_Try it_:
Only one stretch of the data below should be repeated: the lines from the line containing "DEVCON Solutions for Innovation" through the line containing "8:00 PM: All White DJ Party", inclusive, exactly as they are.

_Records for this exercise_:
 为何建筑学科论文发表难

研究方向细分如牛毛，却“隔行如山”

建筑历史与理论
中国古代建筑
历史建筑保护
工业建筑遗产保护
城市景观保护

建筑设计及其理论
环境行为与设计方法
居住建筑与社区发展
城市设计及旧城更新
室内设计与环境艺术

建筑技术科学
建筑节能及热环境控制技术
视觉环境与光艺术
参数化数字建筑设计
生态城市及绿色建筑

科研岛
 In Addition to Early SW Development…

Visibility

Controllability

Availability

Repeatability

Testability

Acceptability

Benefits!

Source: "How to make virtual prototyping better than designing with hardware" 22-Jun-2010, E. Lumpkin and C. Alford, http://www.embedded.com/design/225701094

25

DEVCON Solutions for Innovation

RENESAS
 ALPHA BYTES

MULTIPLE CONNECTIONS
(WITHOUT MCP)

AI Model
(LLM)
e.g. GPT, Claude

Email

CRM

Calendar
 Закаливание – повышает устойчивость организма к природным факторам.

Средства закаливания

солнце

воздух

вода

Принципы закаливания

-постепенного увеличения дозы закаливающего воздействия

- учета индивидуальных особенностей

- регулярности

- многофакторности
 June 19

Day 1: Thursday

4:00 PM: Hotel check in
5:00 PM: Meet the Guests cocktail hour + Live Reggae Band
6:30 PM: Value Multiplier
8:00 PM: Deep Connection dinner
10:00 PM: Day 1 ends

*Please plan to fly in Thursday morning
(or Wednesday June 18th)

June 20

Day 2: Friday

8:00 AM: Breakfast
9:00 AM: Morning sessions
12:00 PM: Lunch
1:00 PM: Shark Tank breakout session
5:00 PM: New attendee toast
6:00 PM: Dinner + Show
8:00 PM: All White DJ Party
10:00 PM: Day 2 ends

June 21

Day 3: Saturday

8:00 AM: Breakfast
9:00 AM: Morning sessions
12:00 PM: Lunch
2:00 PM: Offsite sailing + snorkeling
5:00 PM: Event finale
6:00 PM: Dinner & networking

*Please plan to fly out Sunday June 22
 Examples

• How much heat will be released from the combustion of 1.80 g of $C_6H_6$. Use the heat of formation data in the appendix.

_Your response_:
DEVCON Solutions for Innovation

RENESAS
 ALPHA BYTES

MULTIPLE CONNECTIONS
(WITHOUT MCP)

AI Model
(LLM)
e.g. GPT, Claude

Email

CRM

Calendar
 Закаливание – повышает устойчивость организма к природным факторам.

Средства закаливания

солнце

воздух

вода

Принципы закаливания

-постепенного увеличения дозы закаливающего воздействия

- учета индивидуальных особенностей

- регулярности

- многофакторности
 June 19

Day 1: Thursday

4:00 PM: Hotel check in
5:00 PM: Meet the Guests cocktail hour + Live Reggae Band
6:30 PM: Value Multiplier
8:00 PM: Deep Connection dinner
10:00 PM: Day 1 ends

*Please plan to fly in Thursday morning
(or Wednesday June 18th)

June 20

Day 2: Friday

8:00 AM: Breakfast
9:00 AM: Morning sessions
12:00 PM: Lunch
1:00 PM: Shark Tank breakout session
5:00 PM: New attendee toast
6:00 PM: Dinner + Show
8:00 PM: All White DJ Party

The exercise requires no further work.